» **WHAT TO PRODUCE**
Apart from the images, the entire listing below must be restated word for word.

*** EXTRACTED INFORMATION Section Begins ***

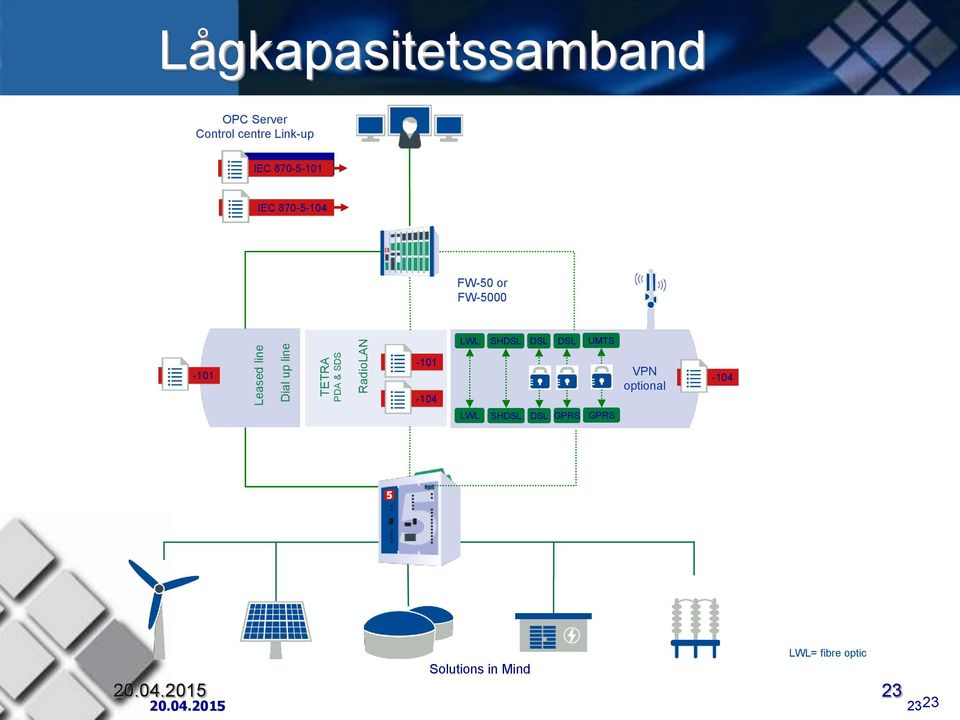 FW-5000 LWL SHDSL DSL DSL UMTS -101-101 VPN optional -104 LWL SHDSL DSL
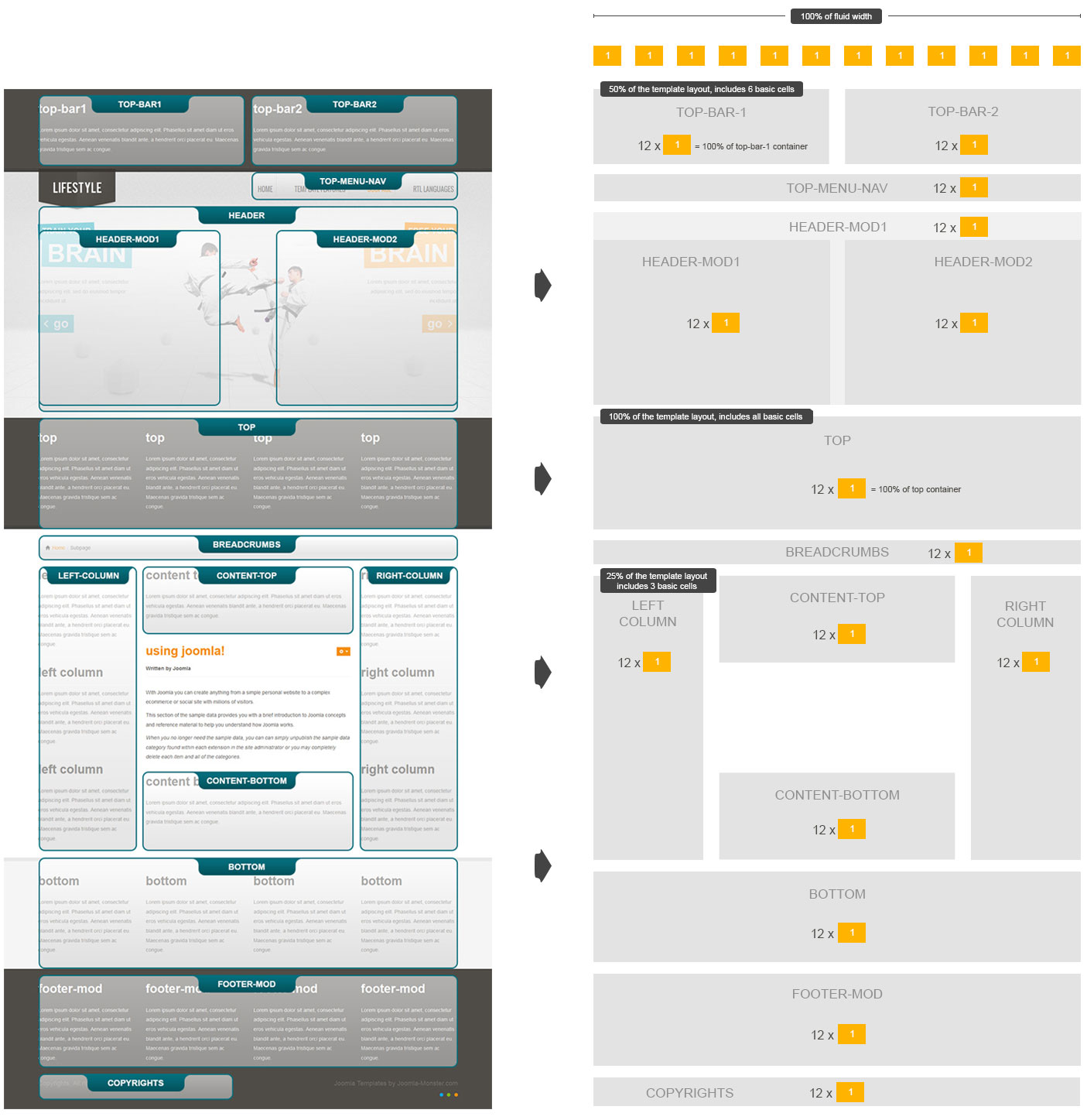 How to understand bootstrap grid system joomla monster fluid option layout falaconquin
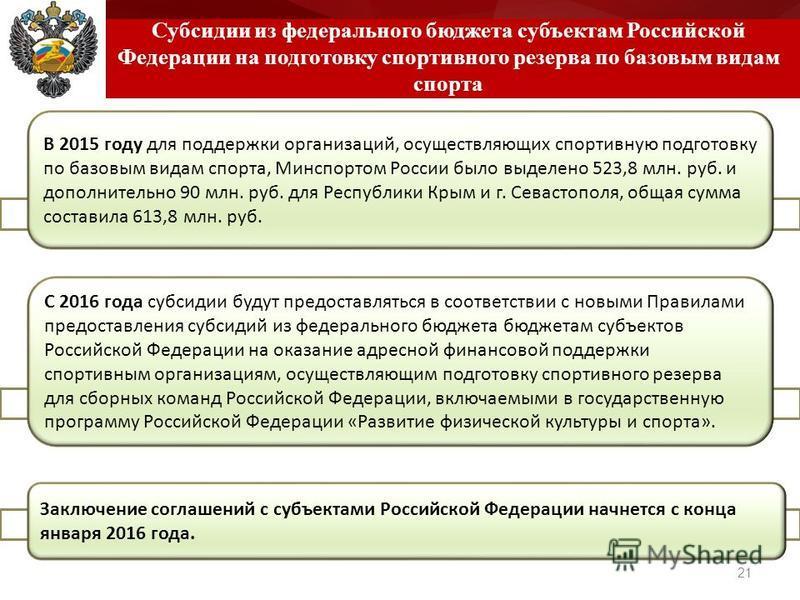 21 Субсидии из федерального бюджета субъектам Российской Федерации на подготовку спортивного резерва по базовым видам спорта В 2015 году для поддержки организаций, осуществляющих спортивную подготовку по базовым видам спорта, Минспортом России было в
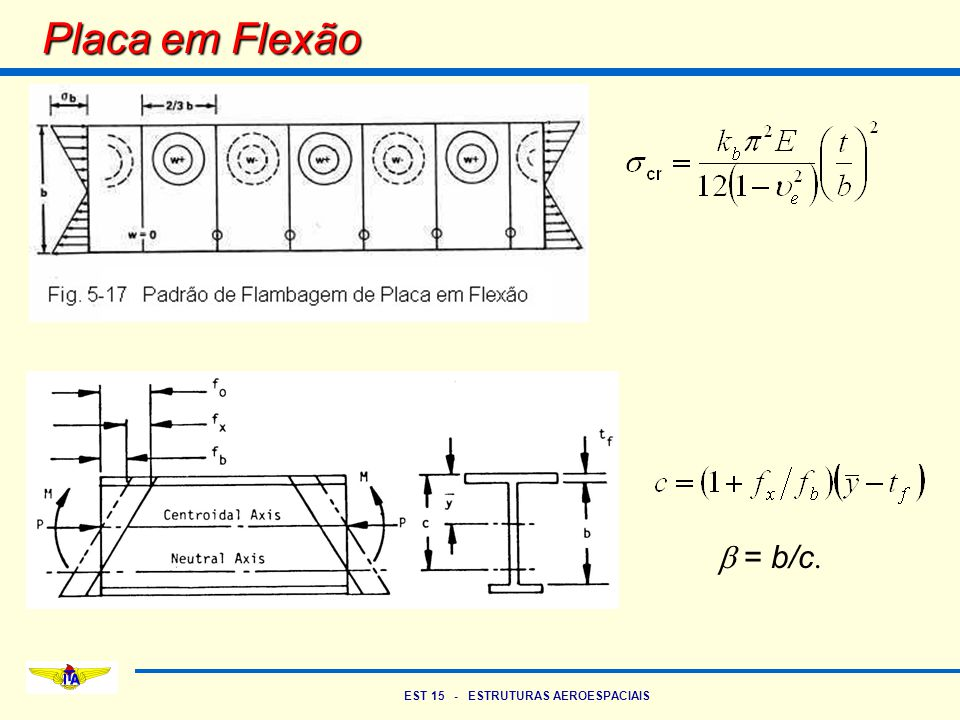 EST 15 - ESTRUTURAS AEROESPACIAIS Placa em Flexão  = b/c.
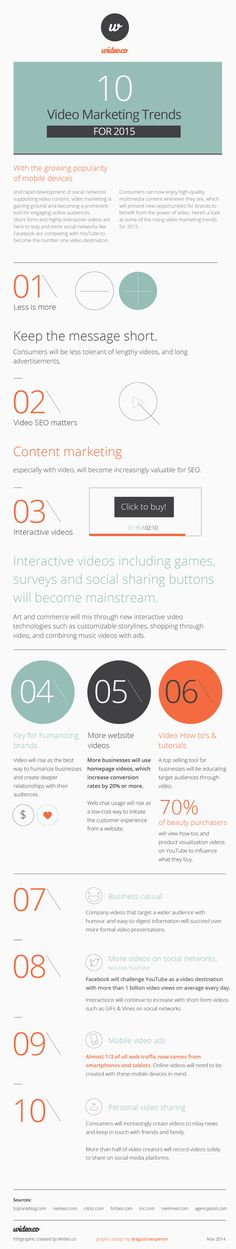 10 Video Marketing Trends for 2015:Are you wondering what video marketing trends will dominate 2015? Want to make sure you don't miss out on the next trend in video marketing?  Take a look at below infographic from Wideo that illustrates the top 10 trends you need to know to stay up-to-date with the current video and content marketing trends.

*** EXTRACTED INFORMATION Section Ends ***

» **EXERCISE OUTPUT**
 FW-5000 LWL SHDSL DSL DSL UMTS -101-101 VPN optional -104 LWL SHDSL DSL
 How to understand bootstrap grid system joomla monster fluid option layout falaconquin
 21 Субсидии из федерального бюджета субъектам Российской Федерации на подготовку спортивного резерва по базовым видам спорта В 2015 году для поддержки организаций, осуществляющих спортивную подготовку по базовым видам спорта, Минспортом России было в
 EST 15 - ESTRUTURAS AEROESPACIAIS Placa em Flexão  = b/c.
 10 Video Marketing Trends for 2015:Are you wondering what video marketing trends will dominate 2015? Want to make sure you don't miss out on the next trend in video marketing?  Take a look at below infographic from Wideo that illustrates the top 10 trends you need to know to stay up-to-date with the current video and content marketing trends.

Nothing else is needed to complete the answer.